Last month, the Media Committee sent the Prime Minister proposals for amendments to the radio and television broadcasting license system, the license fee system for electronic news sites, printing houses, publishing and distribution houses, design and research offices, advertising and periodical offices, in addition to the system of authorization and control of audiovisual works.
The most significant proposed changes included increasing website license fees from 50 to 500 Jordanian dinars ($ 70 to 700), the imposition of a fee of 2,500 Jordanian dinars ($ 3,500) for the licensing of broadcasting of radio and television programs over the Internet, in addition to a third amendment. which imposes fees on publishing houses.
The proposed amendments constitute an unwarranted interference with freedom of journalistic work in Jordan and reflect a continuing decline in the behavior of Jordanian authorities towards journalists and activists in the Kingdom.
Jordan is ranked 129th out of 180 in the 2021 World Press Freedom Index compiled by Reporters Without Borders.
Ahmed Hassan Al-Zoubi, editor of the Sawaleif website, told Euro-Med Monitor the consequences the proposed changes could have on its website. He said: “The damage to us as a result of the proposed changes is represented in several aspects, including the exorbitant fees, as the proposed increase is 10 times greater than the previous fees, in light of the stifling crisis affecting various industries. of the Kingdom. due to the coronavirus pandemic. “
He added: “We also face other consequences if the proposed changes are implemented, including imprisonment or a fine if we do not pay a fee of 2,500 Jordanian dinars ($ 3,500) for the use of the live streaming service via social media, which we often use. to cover various events.

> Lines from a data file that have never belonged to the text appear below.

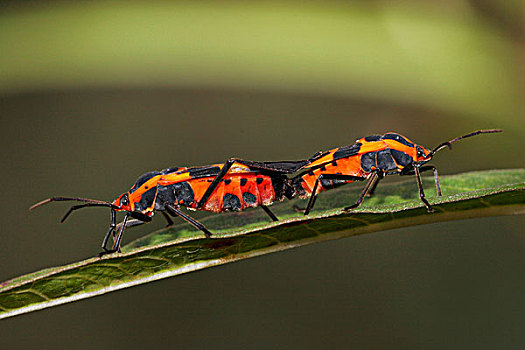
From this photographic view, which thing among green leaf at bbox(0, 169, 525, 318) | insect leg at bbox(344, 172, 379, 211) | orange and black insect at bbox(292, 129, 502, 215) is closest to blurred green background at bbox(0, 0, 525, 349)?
orange and black insect at bbox(292, 129, 502, 215)

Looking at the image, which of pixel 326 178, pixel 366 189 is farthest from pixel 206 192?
pixel 366 189

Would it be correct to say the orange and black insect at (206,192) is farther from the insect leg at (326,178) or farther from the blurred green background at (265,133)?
the blurred green background at (265,133)

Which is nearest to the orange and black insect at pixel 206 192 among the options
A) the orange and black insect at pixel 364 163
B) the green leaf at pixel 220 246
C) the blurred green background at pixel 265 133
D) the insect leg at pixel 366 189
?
the orange and black insect at pixel 364 163

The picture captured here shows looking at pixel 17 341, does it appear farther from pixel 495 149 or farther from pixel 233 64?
pixel 495 149

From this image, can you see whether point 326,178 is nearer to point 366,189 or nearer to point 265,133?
point 366,189

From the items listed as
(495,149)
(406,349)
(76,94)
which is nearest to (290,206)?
(495,149)
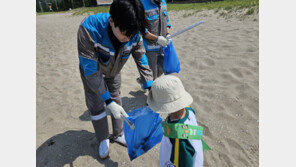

Euro-Med Monitor legal researcher Omar Al-Ajlouni said: “The proposed amendments imply explicit legal violations and violate the principle of legislative hierarchy, as license renewal is not mentioned in the law on press and publications, and the government cannot change the legal text or add a mechanism.
“The revocation of the license is only allowed in one case, which is the absence of an editor. In addition, the judiciary is the only power that has the power to revoke a license not for the other party, ”Al-Ajlouni added.
The Jordanian government should abandon all practices that would undermine the freedom of individuals and entities to publish and express an opinion and to respect its relevant international commitments.
It should also protect the rights of individuals and groups to exercise their rights and provide a safe and stable working environment for journalists, activists and civil institutions, instead of introducing new laws and regulations which constitute a repulsive environment. civilian work.